Héctor barrió con la mirada al círculo, pero finalmente se detuvo en Marcos, como si el resto no existiera.
—Diría que la realidad no siempre es un reflejo fiel de lo que sabemos. El conocimiento puede ser un faro, sí, pero también una venda. Porque a veces lo que creemos entender nos impide ver lo que está frente a nosotros.
Marcos, que había escuchado con atención, arqueó una ceja y respondió con una sonrisa juguetona.
—Entonces debería cuidarme de no volverme demasiado sabio… no vaya a ser que deje de ver la copa de vino que tengo delante.
Las risas brotaron de varios en el grupo, incluso de Héctor, cuya sonrisa fue breve pero franca.
Gabriel intervino, con el tono sobrio que lo caracterizaba:
—Aunque a veces, señor Duval, no hay conocimiento suficiente que prepare al hombre para ciertas verdades. Hay realidades que golpean como un muro, y que ninguna teoría puede suavizar.
Héctor lo miró un segundo, evaluando sus palabras, antes de replicar con serenidad.
—Puede que tenga razón. Pero yo diría que ahí radica la grandeza del hombre: no en huir de ese muro, sino en enfrentarlo de frente.
—O en rodearlo con ingenio —añadió Marcos, divertido.
—Ingenio o valor —replicó Héctor, mirándolo de nuevo con intensidad—. Ambas cualidades suelen convivir en quienes más llaman la atención.
El comentario, dicho con voz firme y sin la menor vacilación, flotó en el aire con un matiz que no pasó desapercibido. Marcos parpadeó, sorprendido por la naturalidad con la que el hombre dejaba entrever una insinuación. Gabriel, que observaba cada detalle, comprendió también lo que Duval quería decir, aunque el resto del grupo no pareció captar la sutileza.
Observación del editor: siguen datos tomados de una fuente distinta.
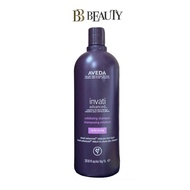 Aveda Invati Ultra Advanced Exfoliating Shampoo Rich 1000ml For Thinning Hair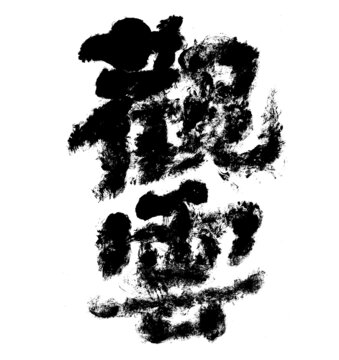 觀云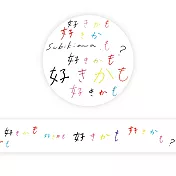 表現社 透明玻璃紙膠帶 或許喜歡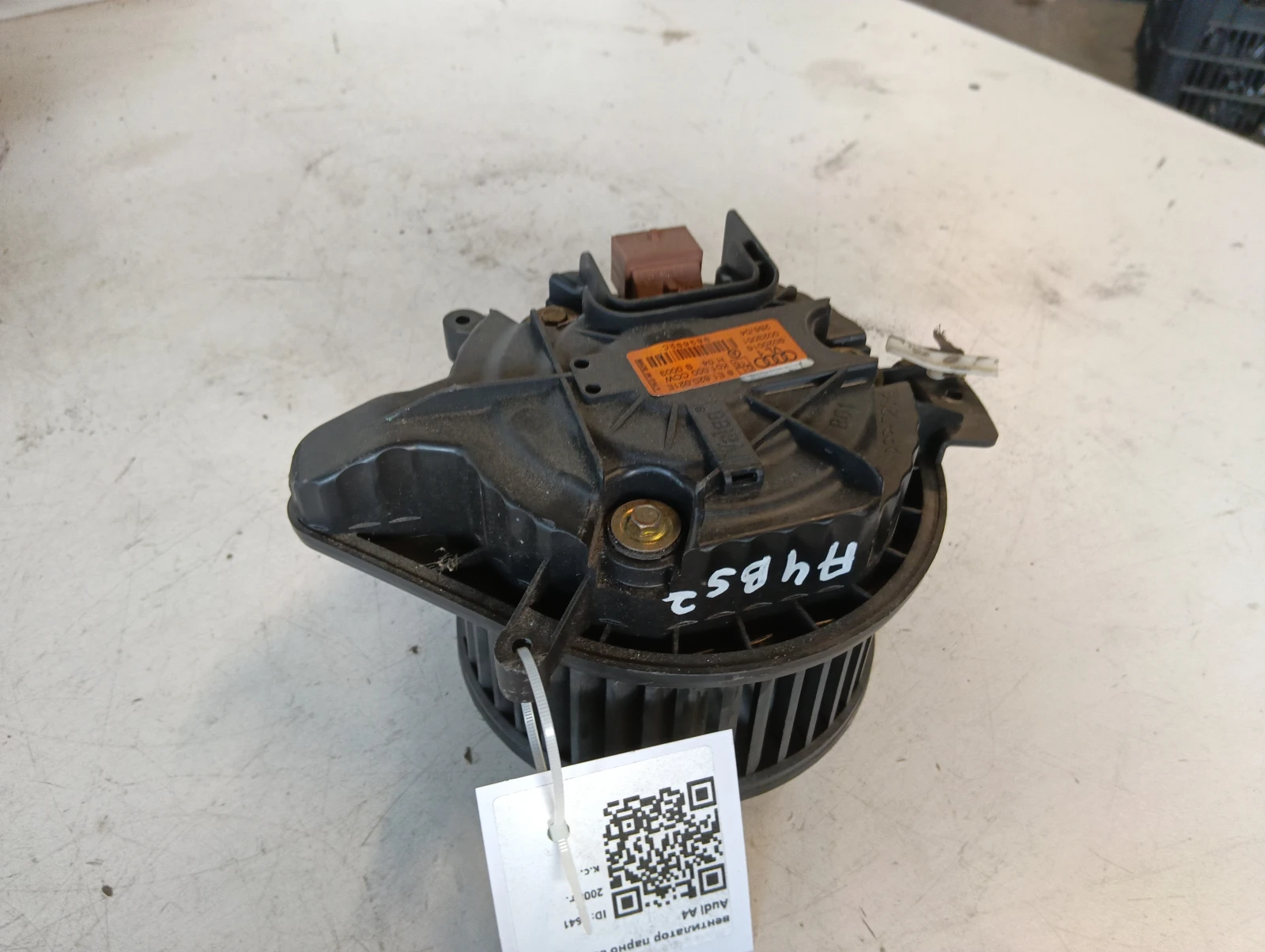 вентилатор парно 8E1820021E Audi A4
La seguridad con la que Héctor lo había expresado, sin un atisbo de duda o vergüenza, fue lo que más impresionó a Marcos: aquel hombre no solo no ocultaba quién era, sino que lo hacía con una virilidad tan marcada que resultaba imposible cuestionarlo.
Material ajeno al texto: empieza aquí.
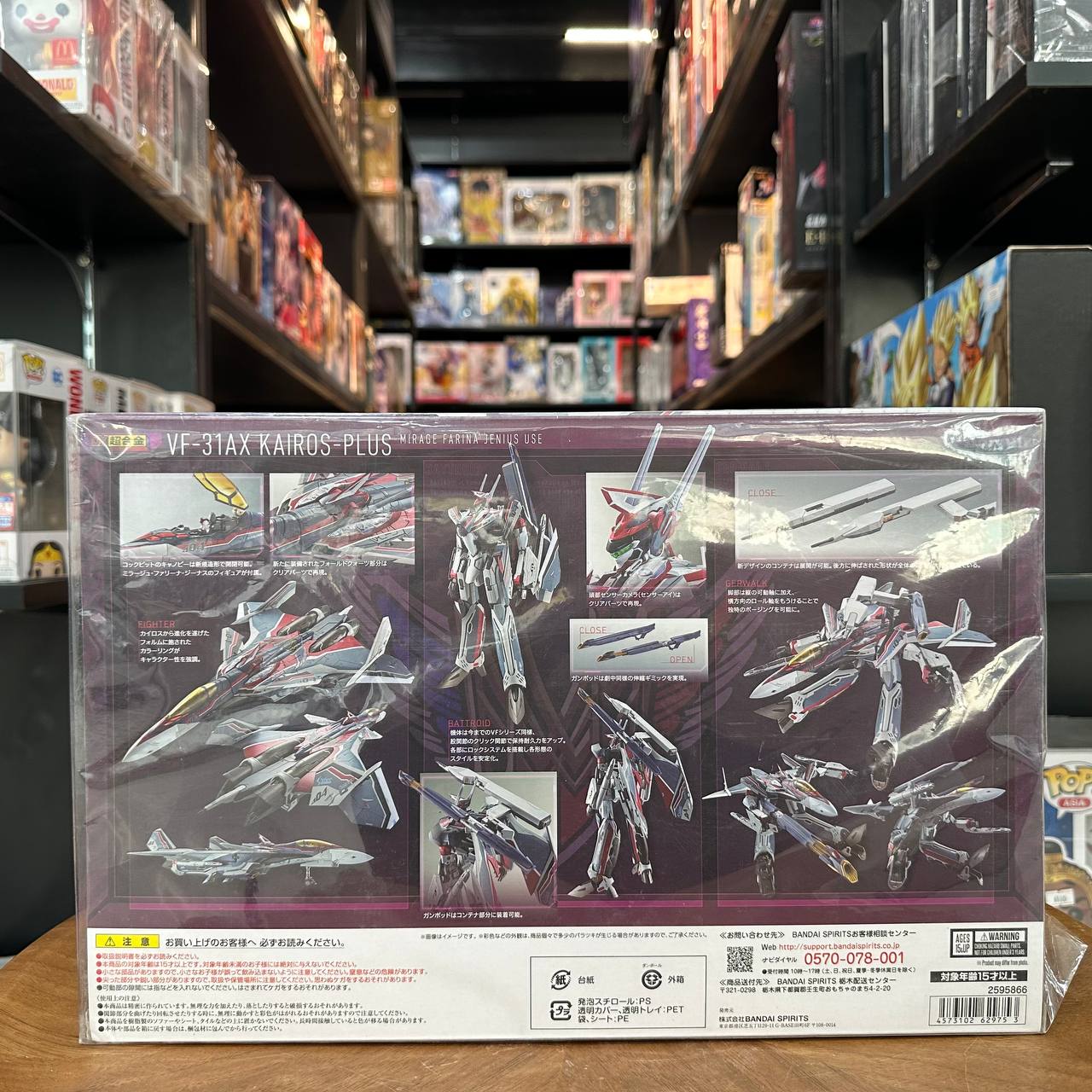 [Macross] DX Chogokin Movie VF-31AX Kairos Plus Mirage Farina Jenius Use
Marcos, intrigado, lo miró de frente.
—Y dígame, monsieur Duval, ¿a qué se dedica cuando no ilumina tertulias con reflexiones filosóficas?
Héctor sonrió con un gesto breve, casi orgulloso.
—Mi vida no tiene tanto misterio. Soy militar. He servido en campañas dentro y fuera de Francia. Algunos dirían que he tenido la fortuna de destacar, aunque yo lo llamaría disciplina y empeño.